We also need an independent review of Quantitative Easing. I believe it is simply propping up an overinflated financial sector that has lost all focus on using capital to invest in real things for the benefit of humanity. I would like to cancel QE and instead launch a one- off national programme–outside year-on-year fiscal policy–to invest in insulating our housing stock, in heat pumps, solar panels and other renewable energy that would generate jobs, deal with fuel poverty and make a much better contribution to reducing dangerous emissions. There are growing doubts about QE amongst financial commentators, but Labour cannot afford to spook the markets, Miliband could announce a big new effort on insulation, renewables and fuel poverty as part of the growing investment in infrastructure and talk of expanding the scope as QE reduces. Housing is another disaster area. Successive governments have encouraged house price inflation, so that too much capital is tied up in housing, many people are over-housed and yet we have shortages and outrageous rents inflating the welfare bill.
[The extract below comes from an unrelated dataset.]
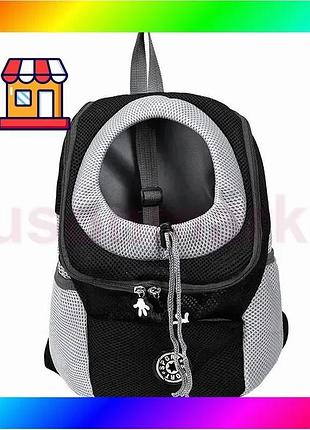 Bs рюкзак-переноска для кошек best mix и собак venxius d-07 black l bas77/n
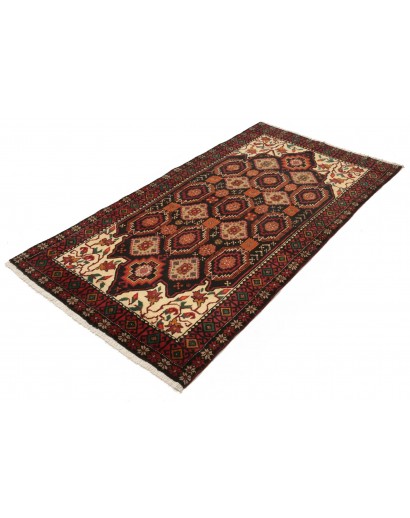 Tappeto Baluch Persia grigio marrone 104x194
I suggest that Miliband should commit to some short-term fixes like tax relief on low cost rentals and a promise to build more social housing, and then in power create a host of initiatives we need not just to build but to create incentives to release much more of the available, under occupied housing that people currently find the safest place for their savings.
In conclusion, I really believe that there is a radical social democratic agenda, that would be popular, and that reflect the best of Labour’s historical values, but that the big problem is the impossibility of long-term thinking in the current political system. Coalitions should make this easier but at the moment, all the parties are mesmerised by polling and the views of newspapers that fewer and fewer people read. This is, funnily enough Blair’s true legacy. A continuation of the present approach won’t get Labour elected or restore respect for the vocation of politics.